--- THE DATA Enclosed Below ---

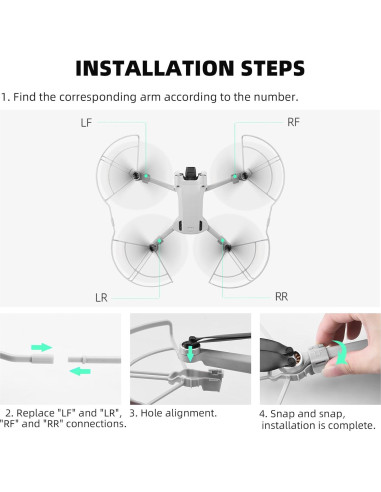 INSTALLATION STEPS

1. Find the corresponding arm according to the number.

LF

RF

LR

RR

2. Replace "LF" and "LR", "RF" and "RR" connections.

3. Hole alignment.

4. Snap and snap, installation is complete.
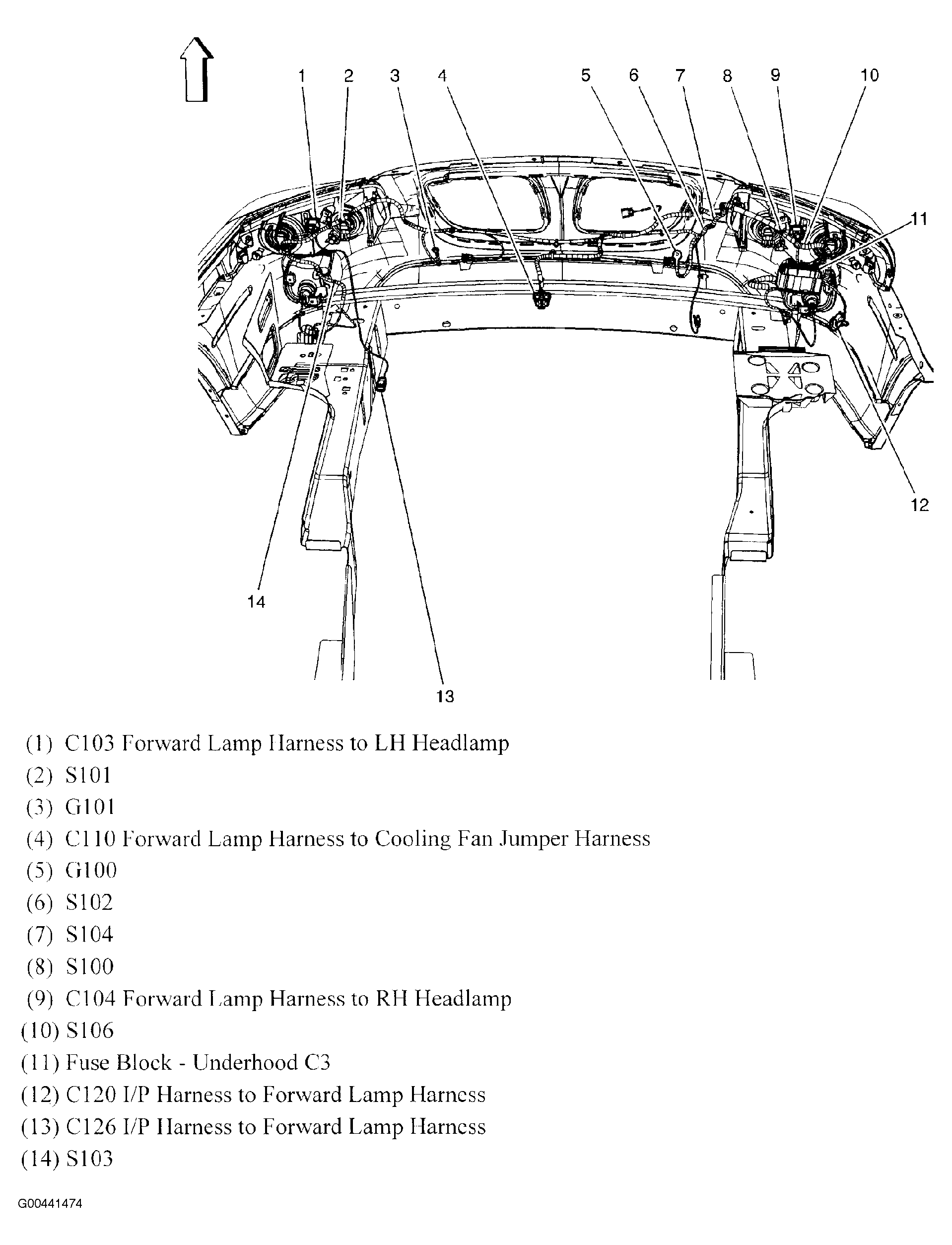 1 2 3 4 5 6 7 8 9 10

11

12

14

13

(1) C103 Forward Lamp Harness to LH Headlamp
(2) S101
(3) G101
(4) C110 Forward Lamp Harness to Cooling Fan Jumper Harness
(5) G100
(6) S102
(7) S104
(8) S100
(9) C104 Forward Lamp Harness to RH Headlamp
(10) S106
(11) Fuse Block - Underhood C3
(12) C120 I/P Harness to Forward Lamp Harness
(13) C126 I/P Harness to Forward Lamp Harness
(14) S103

G00441474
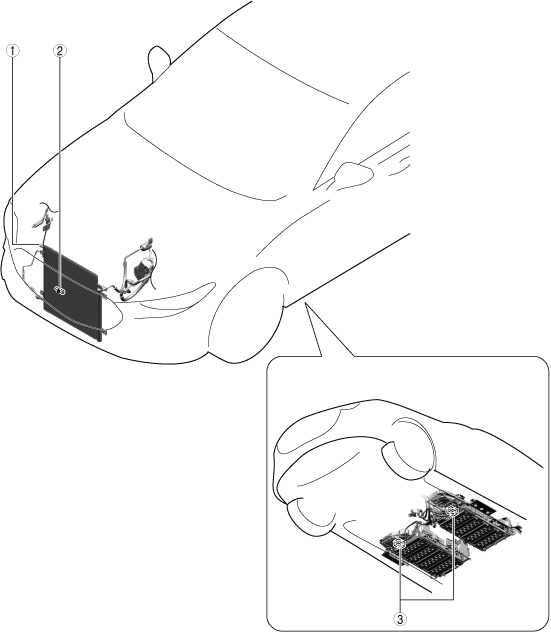 1
2
3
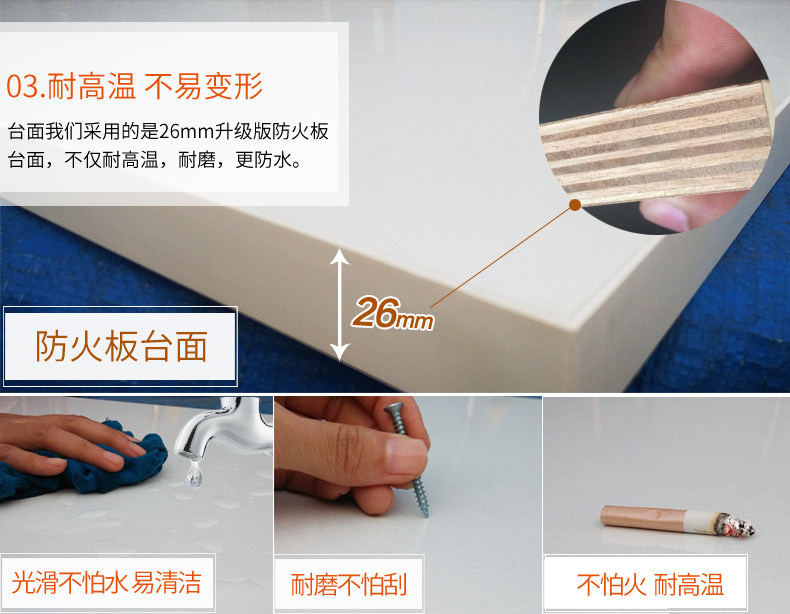 03.耐高温 不易变形

台面我们采用的是26mm升级版防火板台面，不仅耐高温，耐磨，更防水。

26mm

防火板台面

光滑不怕水 易清洁

耐磨不怕刮

不怕火 耐高温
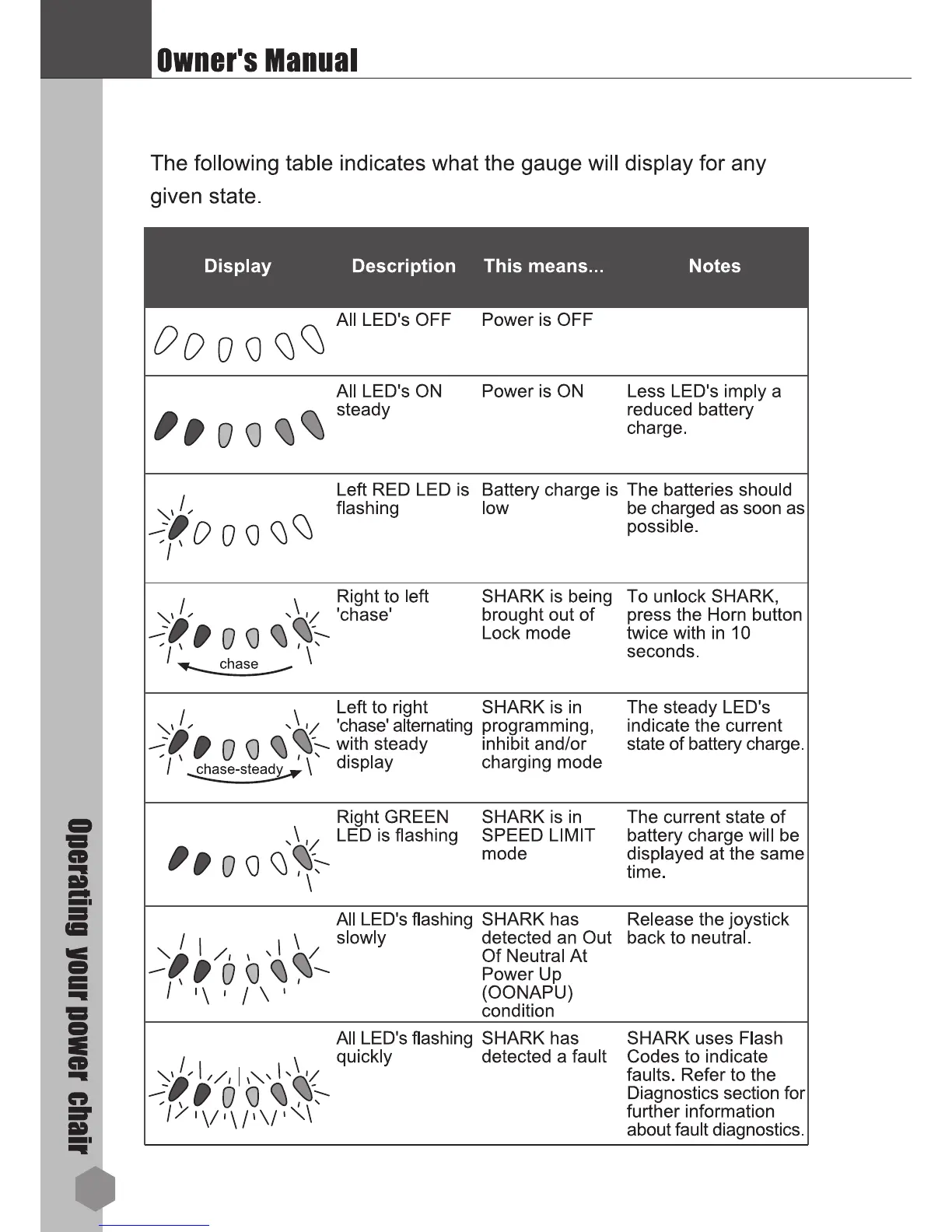 Owner's Manual

The following table indicates what the gauge will display for any given state.

| Display | Description | This means... | Notes |
|---|---|---|---|
| | All LED's OFF | Power is OFF | |
| | All LED's ON steady | Power is ON | Less LED's imply a reduced battery charge. |
| | Left RED LED is flashing | Battery charge is low | The batteries should be charged as soon as possible. |
| chase | Right to left 'chase' | SHARK is being brought out of Lock mode | To unlock SHARK, press the Horn button twice with in 10 seconds. |
| chase-steady | Left to right 'chase' alternating with steady display | SHARK is in programming, inhibit and/or charging mode | The steady LED's indicate the current state of battery charge. |
| | Right GREEN LED is flashing | SHARK is in SPEED LIMIT mode | The current state of battery charge will be displayed at the same time. |
| | All LED's flashing slowly | SHARK has detected an Out Of Neutral At Power Up (OONAPU) condition | Release the joystick back to neutral. |
| | All LED's flashing quickly | SHARK has detected a fault | SHARK uses Flash Codes to indicate faults. Refer to the Diagnostics section for further information about fault diagnostics. |

Operating your power chair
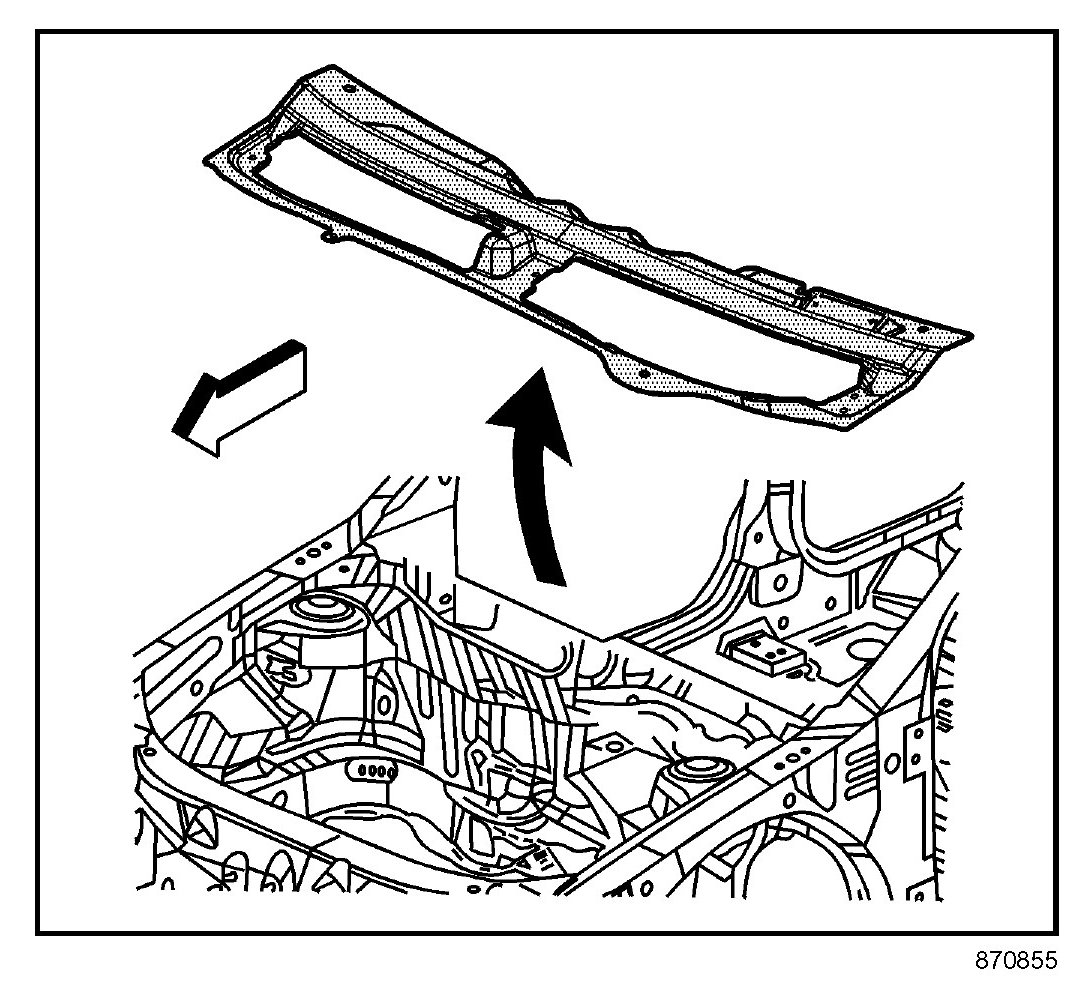 870855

--- End of Enclosed THE DATA ---

WORK INSTRUCTION: Write only the number of lines in the records that include the word "steady".

OUTPUT: 2